__課題 1__. レコードから「query」という文字列を含む行をすべて集めてください。大文字と小文字は区別するものとします。

__抜粋テキスト__.
%%
Youtubeにあがった「朝まで生テレビ!  激論!暴力団はなぜなくならないか」(1992年2月28日放送)のメモです。長くなりましたが、暴対法制定当時何が語られていたのかです。その後の日本の制度改革を見れば、大きな転換的であったことが分ります。

1、なぜ今暴対法が制定されたのか

 (1)、社会の大きな転換

田原総一朗「企業を見ても、例えば野村證券がこの前社長や会長がやめたでしょ。あれはなんで辞めたのかといいうと、法律違反は何もやってないですよね。証取法違反でもないですよ。あれは何かと言えば、大蔵省の掟ですよね。見えない糸ですよ。つまり、今までは日本の企業も、法律で動いてはいなかった。法律ではないもので全部縛られてきた。法律ではないもので縛られている世界で一番便利なものは、それは暴力団ですよ。それをみんなが利用し合ってきた。これをやめようということで、金融界も今は見えない糸ではなくて、見える糸にしようとしたでしょ。日本の社会も全部見える糸に、リーガルマインドにグッと動いているんですよ。その一環が暴力団新法ですよ。大蔵省も通産省もリーガルマインド風の国にしようとしているんですよ。」

 (2)、暴力団がバブルを通して日本社会に浸透し過ぎ巨大化し過ぎた

警察庁刑事局捜査第二課長石附弘「昨年の証券スキャンダルだとか、とにかく日本の社会、経済にあまりにも深く、奥座敷まで暴力団が浸透しちゃってる。これを放置しておくと、戦後延々と築いてきた日本の健全性といいますか、基盤から暴力団に食われてしまうという危機感、暴力団新法9条で暴力的要求行為というのが11個書いてありますけれども、我々は実際に被害にあっている人を調べました。つまり、市民や企業の側から暴力団に流れる蛇口を閉めようと、結果的にはボディーブロー方式ですけれども、暴力団もだんだん衰弱していくだろうと。それから人の問題ですね。暴力団の3分の1は未成年の時に暴力団になっているんですね。これは将来の日本を考えるにあたっては大変に問題で、要するに暴力団員になることは次の犯罪再生産になるわけですから。」

 参考)、平成3年(1991)、株取引に伴う損失補てん問題により、当時の社長であった田淵義久が引責辞任した。このときの調べで、野村証券は二代目稲川会会長・石井隆匡が東急電鉄株を買占める窓口となっていたことも露見した。
%%
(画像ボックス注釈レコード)
%%
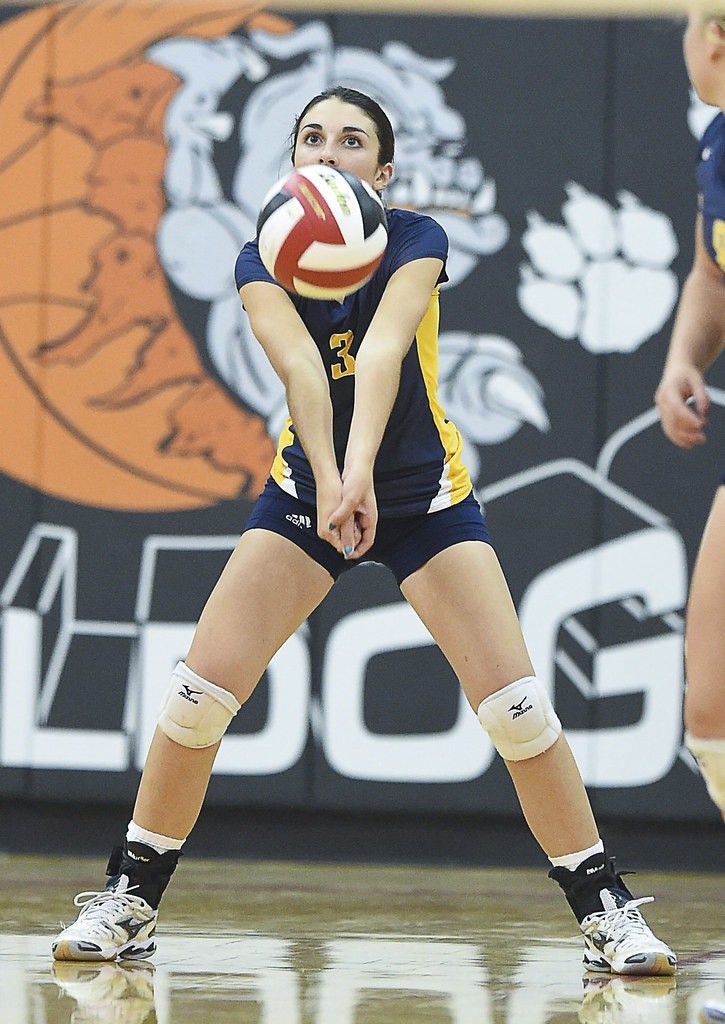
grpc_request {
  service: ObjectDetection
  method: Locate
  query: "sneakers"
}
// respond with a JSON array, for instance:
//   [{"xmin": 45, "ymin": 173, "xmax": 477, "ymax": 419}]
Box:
[
  {"xmin": 50, "ymin": 876, "xmax": 159, "ymax": 964},
  {"xmin": 580, "ymin": 974, "xmax": 679, "ymax": 1024},
  {"xmin": 581, "ymin": 888, "xmax": 679, "ymax": 976},
  {"xmin": 50, "ymin": 959, "xmax": 158, "ymax": 1024}
]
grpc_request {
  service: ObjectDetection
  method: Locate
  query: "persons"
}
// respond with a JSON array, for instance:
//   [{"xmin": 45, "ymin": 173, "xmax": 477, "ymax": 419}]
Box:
[
  {"xmin": 653, "ymin": 1, "xmax": 725, "ymax": 817},
  {"xmin": 51, "ymin": 87, "xmax": 679, "ymax": 975}
]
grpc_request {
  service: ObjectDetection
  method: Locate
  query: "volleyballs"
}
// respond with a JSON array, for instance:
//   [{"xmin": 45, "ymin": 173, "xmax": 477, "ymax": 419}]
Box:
[{"xmin": 256, "ymin": 164, "xmax": 388, "ymax": 300}]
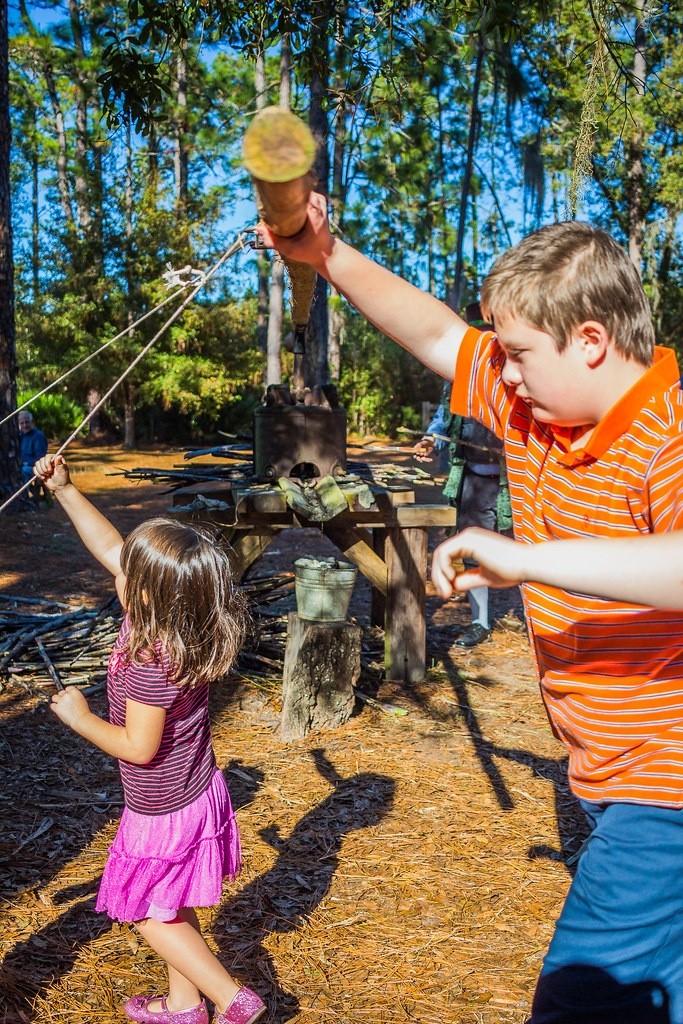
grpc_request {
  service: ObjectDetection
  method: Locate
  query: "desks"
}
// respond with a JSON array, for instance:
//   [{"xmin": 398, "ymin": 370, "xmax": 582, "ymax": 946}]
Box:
[{"xmin": 169, "ymin": 467, "xmax": 457, "ymax": 686}]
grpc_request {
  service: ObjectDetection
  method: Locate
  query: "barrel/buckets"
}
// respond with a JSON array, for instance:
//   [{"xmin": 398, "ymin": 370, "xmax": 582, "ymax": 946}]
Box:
[{"xmin": 295, "ymin": 557, "xmax": 359, "ymax": 622}]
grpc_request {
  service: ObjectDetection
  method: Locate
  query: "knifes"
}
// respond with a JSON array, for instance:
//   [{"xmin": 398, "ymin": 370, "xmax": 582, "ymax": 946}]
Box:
[{"xmin": 362, "ymin": 445, "xmax": 429, "ymax": 453}]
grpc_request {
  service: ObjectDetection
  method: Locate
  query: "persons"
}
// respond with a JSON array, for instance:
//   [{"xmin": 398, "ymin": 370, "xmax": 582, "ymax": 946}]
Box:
[
  {"xmin": 19, "ymin": 411, "xmax": 48, "ymax": 509},
  {"xmin": 32, "ymin": 454, "xmax": 267, "ymax": 1024},
  {"xmin": 412, "ymin": 302, "xmax": 512, "ymax": 648},
  {"xmin": 255, "ymin": 190, "xmax": 682, "ymax": 1024}
]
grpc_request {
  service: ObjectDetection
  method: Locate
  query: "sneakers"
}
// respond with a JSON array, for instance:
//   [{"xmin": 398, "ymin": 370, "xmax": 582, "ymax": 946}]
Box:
[{"xmin": 455, "ymin": 623, "xmax": 492, "ymax": 649}]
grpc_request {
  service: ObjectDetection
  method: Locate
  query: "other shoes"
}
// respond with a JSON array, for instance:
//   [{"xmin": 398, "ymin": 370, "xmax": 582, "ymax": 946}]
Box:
[
  {"xmin": 124, "ymin": 993, "xmax": 208, "ymax": 1024},
  {"xmin": 214, "ymin": 986, "xmax": 266, "ymax": 1024}
]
%%
__課題 2__. 上の暴対法討論のメモを「(2)、暴力団がバブルを通して日本社会に浸透し過ぎ巨大化し過ぎた」から「再生産になるわけですから。」」まで書き出し、その中の「ボディーブロー方式」を「兵糧攻め方式」に変えてください。

__解答 1__.
  query: "sneakers"
  query: "persons"
  query: "volleyballs"
  query: "desks"
  query: "barrel/buckets"
  query: "knifes"
  query: "persons"
  query: "sneakers"
  query: "other shoes"

__解答 2__.
(2)、暴力団がバブルを通して日本社会に浸透し過ぎ巨大化し過ぎた

警察庁刑事局捜査第二課長石附弘「昨年の証券スキャンダルだとか、とにかく日本の社会、経済にあまりにも深く、奥座敷まで暴力団が浸透しちゃってる。これを放置しておくと、戦後延々と築いてきた日本の健全性といいますか、基盤から暴力団に食われてしまうという危機感、暴力団新法9条で暴力的要求行為というのが11個書いてありますけれども、我々は実際に被害にあっている人を調べました。つまり、市民や企業の側から暴力団に流れる蛇口を閉めようと、結果的には兵糧攻め方式ですけれども、暴力団もだんだん衰弱していくだろうと。それから人の問題ですね。暴力団の3分の1は未成年の時に暴力団になっているんですね。これは将来の日本を考えるにあたっては大変に問題で、要するに暴力団員になることは次の犯罪再生産になるわけですから。」